Explore the material:
**1.** Copy the part of the speed and distance thread from "Question 4: Running" to "Distance He Travelled." word for word.
**2.** Tell whether each statement agrees with the speed and distance thread, answering yes or no and quoting the deciding words: (a) The tunnel in the train problem is 525 m long. (b) The worked answer gives the person's usual time as 30 minutes. (c) The worked answer gives the scooterist's distance as 224 km.
BEGIN Reading passage
Question

very urgent friends please help me i have to submit it by tomorrow itself
Topic: Speed , Time And Distance

Question 1: express in meter/second: 108 km/hr

Question 2: express in km/hr:  15.5 m/s

Question 3: A Train Passes Through A Tunnel Whose Length Is 525 m , In 31 1/4 Seconds Moving At A Speed Of 72 km/hr . Find The Length Of The Train.

Question 4: Running At 4/3 Of His Usual Speed, A Person Improves His Timings By 10 Minutes.
Find His Usual Time To Cover The Distance.

Question 5: A Scooterist Covered A Distance In 10 Hours. He Covered The First Half Of The Distance At Speed Of 21 km/hr And The Other Half At A Speed Of 24 km/hr. Find The Distance He Travelled.

Answer 1

$108\ km/h = 108* \frac{5}{18}\ m/s =6*5\ m/s =30\ m/s\\ \\15.5\ m/s = 15.5* \frac{18}{5}\ km/h=3.1*18\ km/h=55.8\ km/h$

-----------------------------------------------------------------------------------
speed = 72 km/h = 72×(5/18) m/s = 20 m/s
time = 31 1/4 second = 31.25 seconds
distance covered = speed × time = 20 × 31.25 = 625m
length of tunnel = 525m
length of train = distance covered - tunnel length = 625 - 525 = 100m

---------------------------------------------------------------------------------
let the usual time taken to cover the distance = t minutes
If the speed increase by n times, the the time taken decreases by n times as they are inversely proportional.
so if speed becomes 4/3 times of usual, time taken will be 3/4 times of usual i.e. 3t/4. So
t - 3t/4 = 10
⇒ t/4 = 10
⇒ t = 4*10 = 40 minutes

------------------------------------------------------------------------------------
the speeds are 21 km/h and 24 km/h. Since he covered equal distance,

average speed = $\frac{2*21*24}{21+24}= 22.4$ km/h
time = 10 hours
distance = 22.4*10 = 224 km
END Reading passage
BEGIN Entries shown
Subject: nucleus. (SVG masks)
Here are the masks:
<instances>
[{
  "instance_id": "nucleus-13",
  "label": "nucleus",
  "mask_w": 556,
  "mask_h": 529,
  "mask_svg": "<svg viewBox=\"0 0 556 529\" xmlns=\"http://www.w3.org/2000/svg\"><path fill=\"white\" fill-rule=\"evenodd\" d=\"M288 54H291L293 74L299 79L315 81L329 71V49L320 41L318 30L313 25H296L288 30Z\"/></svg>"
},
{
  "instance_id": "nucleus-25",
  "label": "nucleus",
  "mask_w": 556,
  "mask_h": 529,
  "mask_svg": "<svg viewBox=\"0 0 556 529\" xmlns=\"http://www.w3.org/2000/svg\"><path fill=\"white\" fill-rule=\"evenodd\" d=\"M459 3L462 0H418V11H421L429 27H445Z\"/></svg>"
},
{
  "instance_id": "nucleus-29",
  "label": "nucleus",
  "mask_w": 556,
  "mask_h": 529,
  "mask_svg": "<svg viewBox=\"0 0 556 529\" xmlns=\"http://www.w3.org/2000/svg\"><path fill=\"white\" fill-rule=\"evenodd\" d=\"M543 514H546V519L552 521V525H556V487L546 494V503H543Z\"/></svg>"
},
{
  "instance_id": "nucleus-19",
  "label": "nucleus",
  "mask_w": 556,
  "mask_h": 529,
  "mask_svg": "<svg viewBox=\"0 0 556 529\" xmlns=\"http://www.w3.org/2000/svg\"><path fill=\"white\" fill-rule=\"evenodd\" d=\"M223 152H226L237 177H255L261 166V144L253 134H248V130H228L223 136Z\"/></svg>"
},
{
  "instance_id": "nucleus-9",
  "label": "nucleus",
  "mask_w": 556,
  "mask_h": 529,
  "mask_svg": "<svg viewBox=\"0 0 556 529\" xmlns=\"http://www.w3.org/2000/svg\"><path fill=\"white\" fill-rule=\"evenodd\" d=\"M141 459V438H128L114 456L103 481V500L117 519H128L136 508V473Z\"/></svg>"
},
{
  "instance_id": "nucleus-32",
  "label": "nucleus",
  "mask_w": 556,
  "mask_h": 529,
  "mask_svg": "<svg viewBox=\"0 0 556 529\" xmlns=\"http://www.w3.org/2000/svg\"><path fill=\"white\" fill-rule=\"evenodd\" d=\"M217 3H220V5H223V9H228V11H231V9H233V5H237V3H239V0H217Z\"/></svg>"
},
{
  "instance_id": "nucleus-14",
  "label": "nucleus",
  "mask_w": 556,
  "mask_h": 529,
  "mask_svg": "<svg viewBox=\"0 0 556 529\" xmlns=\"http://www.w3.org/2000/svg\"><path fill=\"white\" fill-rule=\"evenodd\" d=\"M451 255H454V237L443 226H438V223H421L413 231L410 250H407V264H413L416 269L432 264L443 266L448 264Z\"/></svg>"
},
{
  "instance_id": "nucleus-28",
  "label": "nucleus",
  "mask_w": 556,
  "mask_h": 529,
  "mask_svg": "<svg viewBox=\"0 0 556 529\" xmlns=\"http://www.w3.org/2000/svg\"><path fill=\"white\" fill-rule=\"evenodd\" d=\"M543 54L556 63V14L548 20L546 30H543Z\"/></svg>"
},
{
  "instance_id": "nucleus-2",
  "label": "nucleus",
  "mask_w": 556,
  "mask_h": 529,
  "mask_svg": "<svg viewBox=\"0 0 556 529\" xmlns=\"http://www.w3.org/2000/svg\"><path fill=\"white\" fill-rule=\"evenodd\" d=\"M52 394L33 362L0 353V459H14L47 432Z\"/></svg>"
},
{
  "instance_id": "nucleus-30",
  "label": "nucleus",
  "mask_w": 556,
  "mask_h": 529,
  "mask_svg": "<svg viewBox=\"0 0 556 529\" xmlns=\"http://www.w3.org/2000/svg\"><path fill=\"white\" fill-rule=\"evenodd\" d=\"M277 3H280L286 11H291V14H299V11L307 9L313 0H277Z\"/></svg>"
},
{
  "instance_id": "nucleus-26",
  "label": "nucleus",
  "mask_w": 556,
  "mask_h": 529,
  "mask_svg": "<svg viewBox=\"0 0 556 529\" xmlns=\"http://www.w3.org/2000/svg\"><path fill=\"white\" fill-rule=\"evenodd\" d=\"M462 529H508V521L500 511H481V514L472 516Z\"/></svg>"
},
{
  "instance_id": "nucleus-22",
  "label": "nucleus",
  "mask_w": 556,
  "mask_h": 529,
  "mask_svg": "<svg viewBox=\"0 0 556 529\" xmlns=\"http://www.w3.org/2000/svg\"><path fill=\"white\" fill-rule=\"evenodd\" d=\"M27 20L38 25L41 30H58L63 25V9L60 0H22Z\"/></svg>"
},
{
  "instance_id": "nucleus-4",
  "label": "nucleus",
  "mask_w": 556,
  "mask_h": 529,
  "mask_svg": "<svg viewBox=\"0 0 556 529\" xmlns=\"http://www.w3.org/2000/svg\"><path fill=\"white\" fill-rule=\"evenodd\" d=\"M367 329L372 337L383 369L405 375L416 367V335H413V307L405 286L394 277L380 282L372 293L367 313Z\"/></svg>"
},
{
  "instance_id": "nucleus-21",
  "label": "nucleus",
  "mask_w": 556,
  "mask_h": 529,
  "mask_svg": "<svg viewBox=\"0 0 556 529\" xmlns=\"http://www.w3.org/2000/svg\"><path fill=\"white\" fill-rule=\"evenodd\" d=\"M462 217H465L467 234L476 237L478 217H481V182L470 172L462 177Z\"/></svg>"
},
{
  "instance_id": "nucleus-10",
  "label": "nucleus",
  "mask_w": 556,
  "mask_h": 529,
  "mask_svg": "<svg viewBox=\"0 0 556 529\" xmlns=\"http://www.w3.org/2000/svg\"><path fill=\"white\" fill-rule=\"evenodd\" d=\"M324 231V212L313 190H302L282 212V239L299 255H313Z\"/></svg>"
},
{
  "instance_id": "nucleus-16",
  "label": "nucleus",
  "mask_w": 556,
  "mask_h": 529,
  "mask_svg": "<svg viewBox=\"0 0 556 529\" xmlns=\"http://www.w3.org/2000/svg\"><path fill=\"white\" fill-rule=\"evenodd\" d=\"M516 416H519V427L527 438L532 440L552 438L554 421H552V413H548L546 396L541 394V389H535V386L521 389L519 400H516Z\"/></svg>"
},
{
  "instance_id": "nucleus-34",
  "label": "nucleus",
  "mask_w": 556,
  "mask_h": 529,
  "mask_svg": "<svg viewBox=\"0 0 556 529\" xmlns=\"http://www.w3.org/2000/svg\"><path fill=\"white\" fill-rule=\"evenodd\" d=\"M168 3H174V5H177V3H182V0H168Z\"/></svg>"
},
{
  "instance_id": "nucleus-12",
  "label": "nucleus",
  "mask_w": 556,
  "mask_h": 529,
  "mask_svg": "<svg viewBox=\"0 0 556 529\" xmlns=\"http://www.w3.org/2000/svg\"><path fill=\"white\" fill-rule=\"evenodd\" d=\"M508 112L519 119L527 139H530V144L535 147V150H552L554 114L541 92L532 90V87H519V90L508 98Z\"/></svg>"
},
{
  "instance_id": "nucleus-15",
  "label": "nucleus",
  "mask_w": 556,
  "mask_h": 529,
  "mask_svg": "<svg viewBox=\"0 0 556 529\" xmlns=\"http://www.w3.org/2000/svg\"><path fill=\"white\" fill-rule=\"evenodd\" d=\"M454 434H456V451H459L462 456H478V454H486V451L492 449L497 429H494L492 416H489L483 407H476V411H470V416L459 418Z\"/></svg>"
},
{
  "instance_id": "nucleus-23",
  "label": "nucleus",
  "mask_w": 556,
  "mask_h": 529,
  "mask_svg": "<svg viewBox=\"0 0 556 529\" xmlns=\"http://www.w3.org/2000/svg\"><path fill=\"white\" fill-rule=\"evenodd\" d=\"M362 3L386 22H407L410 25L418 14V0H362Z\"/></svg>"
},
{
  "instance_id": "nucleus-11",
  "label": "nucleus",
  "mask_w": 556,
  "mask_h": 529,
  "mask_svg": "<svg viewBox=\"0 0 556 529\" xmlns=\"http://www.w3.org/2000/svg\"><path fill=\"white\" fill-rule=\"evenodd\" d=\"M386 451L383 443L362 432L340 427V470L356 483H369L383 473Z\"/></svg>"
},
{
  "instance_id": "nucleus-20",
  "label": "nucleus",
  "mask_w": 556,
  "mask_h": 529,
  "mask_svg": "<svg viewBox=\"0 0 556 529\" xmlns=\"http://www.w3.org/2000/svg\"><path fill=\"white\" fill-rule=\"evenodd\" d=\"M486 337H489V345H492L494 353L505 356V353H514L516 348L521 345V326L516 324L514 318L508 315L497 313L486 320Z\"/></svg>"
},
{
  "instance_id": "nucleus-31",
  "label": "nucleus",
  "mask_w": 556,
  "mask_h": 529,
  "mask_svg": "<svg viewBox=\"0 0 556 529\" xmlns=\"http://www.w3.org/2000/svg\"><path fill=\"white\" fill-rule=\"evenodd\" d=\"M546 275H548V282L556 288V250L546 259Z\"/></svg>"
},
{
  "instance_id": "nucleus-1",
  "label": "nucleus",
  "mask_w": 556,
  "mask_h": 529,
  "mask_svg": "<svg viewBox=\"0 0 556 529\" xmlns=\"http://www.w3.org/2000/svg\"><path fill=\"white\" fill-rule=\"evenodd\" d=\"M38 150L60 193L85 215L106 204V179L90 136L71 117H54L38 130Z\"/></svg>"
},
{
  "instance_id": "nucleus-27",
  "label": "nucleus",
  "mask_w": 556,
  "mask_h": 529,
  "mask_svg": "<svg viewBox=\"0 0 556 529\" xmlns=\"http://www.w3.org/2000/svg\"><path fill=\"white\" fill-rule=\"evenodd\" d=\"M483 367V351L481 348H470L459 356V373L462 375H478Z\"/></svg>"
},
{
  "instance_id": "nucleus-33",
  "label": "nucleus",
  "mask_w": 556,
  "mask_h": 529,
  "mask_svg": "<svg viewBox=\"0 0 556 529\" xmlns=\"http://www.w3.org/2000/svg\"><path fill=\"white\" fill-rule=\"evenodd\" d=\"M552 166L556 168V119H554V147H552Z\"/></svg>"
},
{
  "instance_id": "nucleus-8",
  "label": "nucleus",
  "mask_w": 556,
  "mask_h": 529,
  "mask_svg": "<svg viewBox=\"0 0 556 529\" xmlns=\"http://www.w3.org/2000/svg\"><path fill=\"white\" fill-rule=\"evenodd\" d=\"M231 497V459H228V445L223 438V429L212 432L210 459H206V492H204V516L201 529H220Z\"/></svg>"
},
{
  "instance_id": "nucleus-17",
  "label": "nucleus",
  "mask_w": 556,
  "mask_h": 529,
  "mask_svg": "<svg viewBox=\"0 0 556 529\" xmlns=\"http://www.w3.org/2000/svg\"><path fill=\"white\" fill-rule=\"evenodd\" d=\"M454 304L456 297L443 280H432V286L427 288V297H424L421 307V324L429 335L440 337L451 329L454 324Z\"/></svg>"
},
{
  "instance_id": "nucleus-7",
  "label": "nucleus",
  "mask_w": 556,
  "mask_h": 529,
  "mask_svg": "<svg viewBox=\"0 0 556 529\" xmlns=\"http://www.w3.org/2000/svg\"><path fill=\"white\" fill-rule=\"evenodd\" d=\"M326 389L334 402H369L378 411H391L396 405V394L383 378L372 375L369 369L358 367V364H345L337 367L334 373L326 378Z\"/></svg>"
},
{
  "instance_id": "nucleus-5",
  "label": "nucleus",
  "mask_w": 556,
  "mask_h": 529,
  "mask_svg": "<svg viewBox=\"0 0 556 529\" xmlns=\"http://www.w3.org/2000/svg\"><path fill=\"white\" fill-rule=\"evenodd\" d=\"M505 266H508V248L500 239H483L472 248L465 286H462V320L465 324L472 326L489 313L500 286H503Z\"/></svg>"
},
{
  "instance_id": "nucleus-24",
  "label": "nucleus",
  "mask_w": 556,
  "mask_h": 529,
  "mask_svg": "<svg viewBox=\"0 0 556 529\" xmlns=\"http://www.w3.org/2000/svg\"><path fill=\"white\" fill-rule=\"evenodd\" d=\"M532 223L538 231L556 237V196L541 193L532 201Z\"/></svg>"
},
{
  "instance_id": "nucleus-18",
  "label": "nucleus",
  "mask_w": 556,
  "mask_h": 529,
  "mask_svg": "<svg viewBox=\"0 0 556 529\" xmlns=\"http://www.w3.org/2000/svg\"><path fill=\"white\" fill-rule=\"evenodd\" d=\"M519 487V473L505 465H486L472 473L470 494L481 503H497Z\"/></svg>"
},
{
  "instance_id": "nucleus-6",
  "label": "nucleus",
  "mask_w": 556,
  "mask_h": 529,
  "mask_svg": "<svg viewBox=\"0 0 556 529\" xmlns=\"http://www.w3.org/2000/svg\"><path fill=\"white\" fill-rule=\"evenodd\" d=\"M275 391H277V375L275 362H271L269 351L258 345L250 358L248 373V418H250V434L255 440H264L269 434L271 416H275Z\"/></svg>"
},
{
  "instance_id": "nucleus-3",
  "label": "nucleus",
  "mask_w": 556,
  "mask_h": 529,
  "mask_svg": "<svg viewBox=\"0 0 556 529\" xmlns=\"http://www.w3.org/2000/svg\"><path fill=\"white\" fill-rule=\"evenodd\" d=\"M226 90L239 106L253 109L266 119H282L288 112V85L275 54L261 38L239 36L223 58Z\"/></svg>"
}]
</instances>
END Entries shown
Your responses:
**1.**
Question 4: Running At 4/3 Of His Usual Speed, A Person Improves His Timings By 10 Minutes.
Find His Usual Time To Cover The Distance.

Question 5: A Scooterist Covered A Distance In 10 Hours. He Covered The First Half Of The Distance At Speed Of 21 km/hr And The Other Half At A Speed Of 24 km/hr. Find The Distance He Travelled.

**2.**
(a) Yes: "length of tunnel = 525m"
(b) No: "t = 4*10 = 40 minutes"
(c) Yes: "distance = 22.4*10 = 224 km"